While it’s agreed (among economists) that productivity growth is essential to growth of the standard of living, the exact recipe for sustained productivity growth remains elusive. Indeed, standard calculations of productivity are carried out by trying to measure what part of overall output growth can be accounted for by changes in hours worked, skill level of workers, and capital investment–and then “productivity” is measured as the leftover or residual amount of output growth that could not be explained by the other factors. Because the economist Robert Solow did some of the classic work in this area, the productivity residual is sometime called the “Solow residual.” Here’s Krugman on the mystery that is productivity growth:

But if you look at a chart of U.S. potential GDP growth over the past 50 years — we had some pretty big political swings in there, big changes in tax policy. If you didn’t know that there have been changes of administration, changes in tax policy, you would never guess. It’s pretty much just a flat line. The reason is that economic growth is largely driven by the Solow [productivity] Residual. And who knows how to make that change very much.

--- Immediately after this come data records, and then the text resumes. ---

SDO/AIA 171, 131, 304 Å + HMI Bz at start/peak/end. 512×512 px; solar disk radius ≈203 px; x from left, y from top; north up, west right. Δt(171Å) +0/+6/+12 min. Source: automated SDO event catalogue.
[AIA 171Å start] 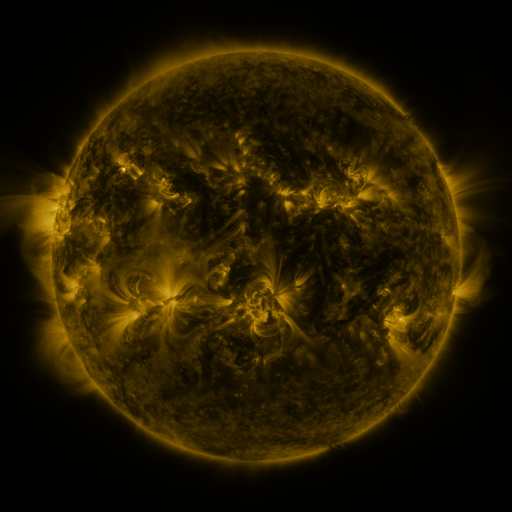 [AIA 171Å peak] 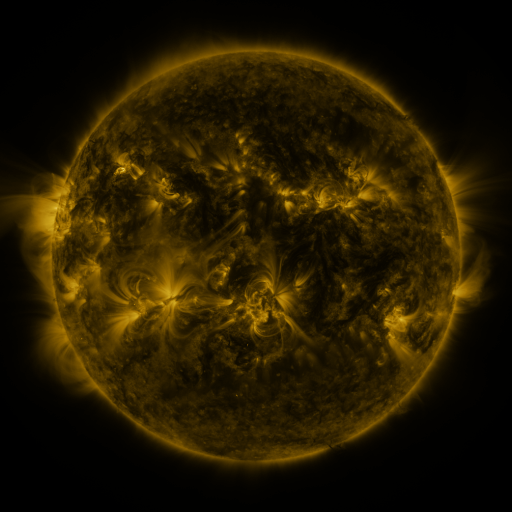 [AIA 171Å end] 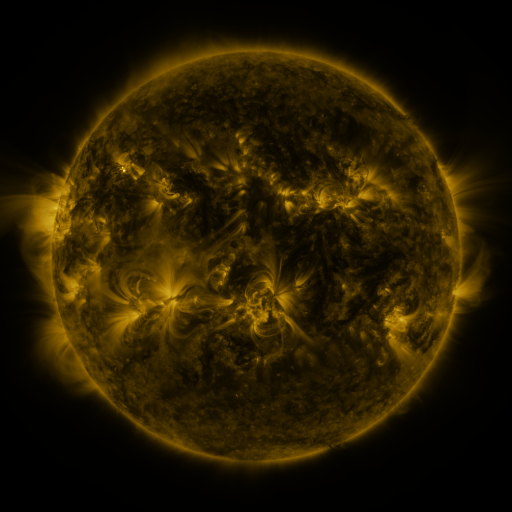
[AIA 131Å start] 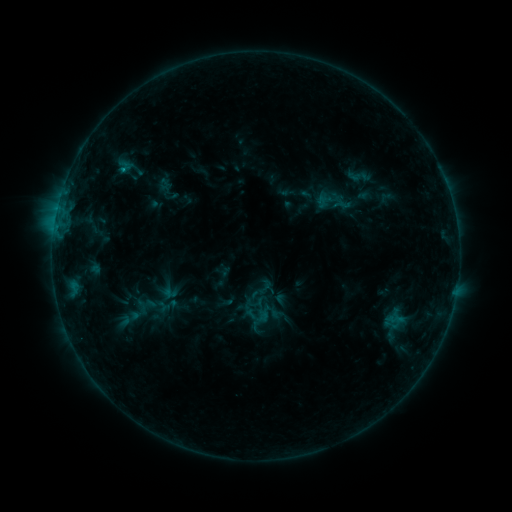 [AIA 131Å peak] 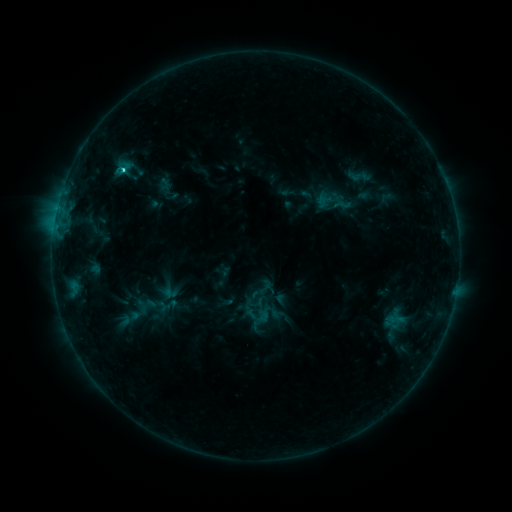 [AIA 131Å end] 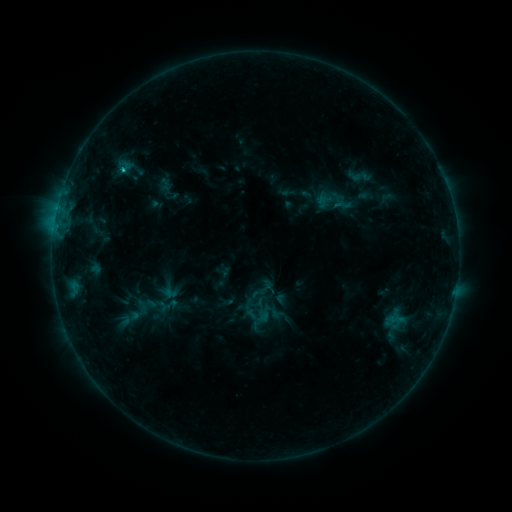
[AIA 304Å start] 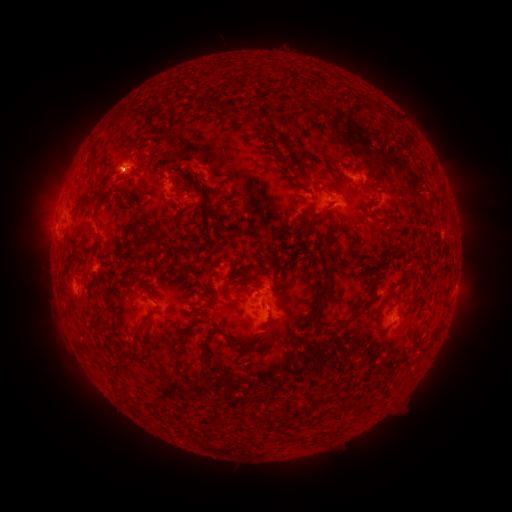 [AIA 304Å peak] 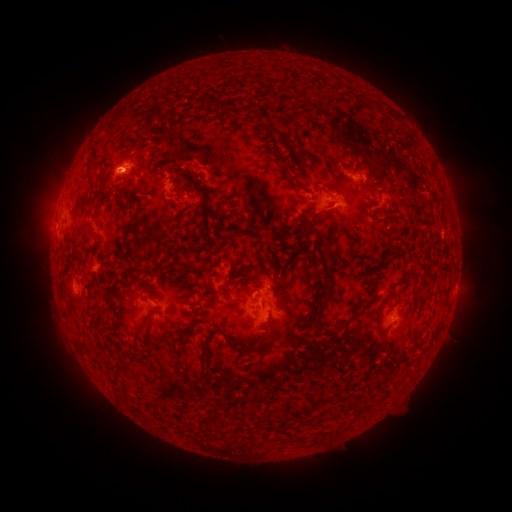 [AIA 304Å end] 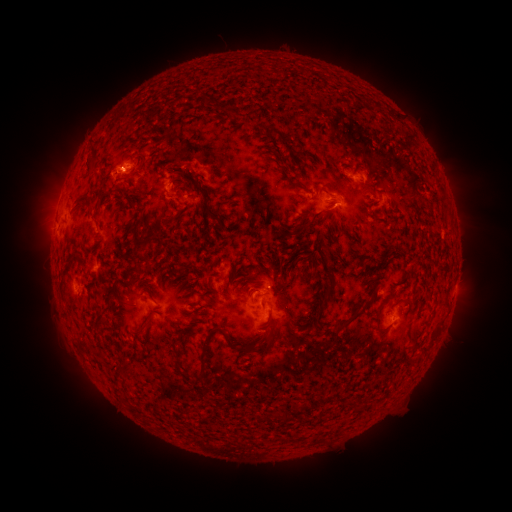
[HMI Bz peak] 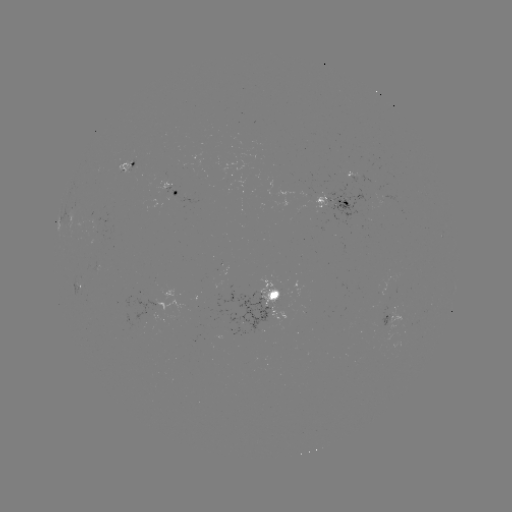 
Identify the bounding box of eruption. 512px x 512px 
[89, 144, 141, 200].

If someone says “I have a policy that could raise potential GDP growth by a quarter of a percentage point,” I’d say, “okay, I could possibly believe that, show me the details.” If somebody says they could raise it by one percentage point, I think that’s crazy. Nobody knows how to do that.

My favorite Bob Solow quote, although there are so many of his … he was actually talking about Britain lagging behind post World War II, but it applies to lots of things, he said, “every attempt to explain this ends up in a blaze of amateur sociology.” That, in the end, we really just don’t know very much about why countries have different rates of economic growth. We still don’t know why productivity slowed down in the early ’70s. We kind of know why it had a bump for a while around IT [information technology], mid ’90s to mid 2000s. But ultimately, talking about innovations, there’s a big mystery now. It feels like we’ve had a lot of technological change these past 16, 17 years, and yet, if we believe our numbers, which maybe we shouldn’t, but if we believe our numbers, total factor productivity growth has been really pretty lousy for that whole period.